The Chip 8 CPU contains 16 general-purpose 8-bit registers. The registers – from 0 through F – can store values from 0 to 255. The registers are all unsigned, meaning that the Chip 8 does not differentiate between positive and negative numbers. The F register is usually used to store information relating to carries or borrows when addition or subtraction operations are performed. The Chip 8 registers can easily be represented in an array (note – from here on, I will be using hexadecimal instead of decimal):

byte v[0x10];

The Index Register

In addition to the general purpose register, the Chip 8 contains a 16-bit index register I. The index register is used when iterating over arrays or tables. Its value is typically added to some other register to provide an address into memory.

word i;

The Stack Pointer

A special register called the stack pointer SP is used to store the current top of the hardware stack.

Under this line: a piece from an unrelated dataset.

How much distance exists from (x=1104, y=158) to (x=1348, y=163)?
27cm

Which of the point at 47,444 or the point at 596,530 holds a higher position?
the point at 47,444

The stack pointer is not directly accessible to the programmer. For example, the stack pointer is used by instructions such as RTS (return from subroutine) and STOR (store registers). In the case of RTS, the return address is stored in memory at the location pointed to by SP, and is then incremented. Similarly for STOR, the contents of the registers are stored in memory at the address of SP, and is incremented. Because the stack pointer can point anywhere in memory, it needs to be represented by a 16-bit value:

word sp;

Delay and Sound Timers

The Chip 8 defines two different timers – the delay timer register DT and the sound timer register ST. Both timers fire 60 times a second. When fired, the value in the timer registers is decremented by 1 until they reach zero. For the sound timer, a beep is emitted by the Chip 8 whenever the value is not zero. Both timers can store values from 0 – 255, making them byte sized.

byte st;
byte dt;

Program Counter

Perhaps the most important register is the program counter PC. The program counter keeps track of where in memory the next instruction should be fetched from. Because this value can come from anywhere in memory, it needs to store a 16-bit integer, making it word sized.

word pc;

Representing the CPU

To make all of these registers easier to keep track of, I defined a single structure:

typedef struct {
    byte v[0x10];      /**< Registers                 */
    word i;            /**< Index register            */
    word pc;           /**< Program Counter register  */
    word sp;           /**< Stack Pointer register    */
    byte dt;           /**< Delay Timer register      */
    byte st;           /**< Sound Timer register      */
    word operand;      /**< The current operand       */
} chip8regset;

This allowed me to create a single global variable called cpu that is a chip8regset. One of the items that I haven’t yet described is the operand. This is essentially the instruction that was fetched by the processor from the current address pointed to by the PC. The reason I have this here is because you often need to perform actions on it, and having it in one place is very convenient.

End of Part 1

In this article, I discussed the memory structure of the Chip 8, and described the elements that go into representing a Chip 8 CPU. In the next article, I will discuss the main emulator loop, as well as how to handle keyboard and screen interactions. The full source code of my Chip 8 emulator is available on GitHub. If C isn’t your language, you can also feel free to check out my Python implementation (which is meant specifically as a teaching tool), or my Java implementation.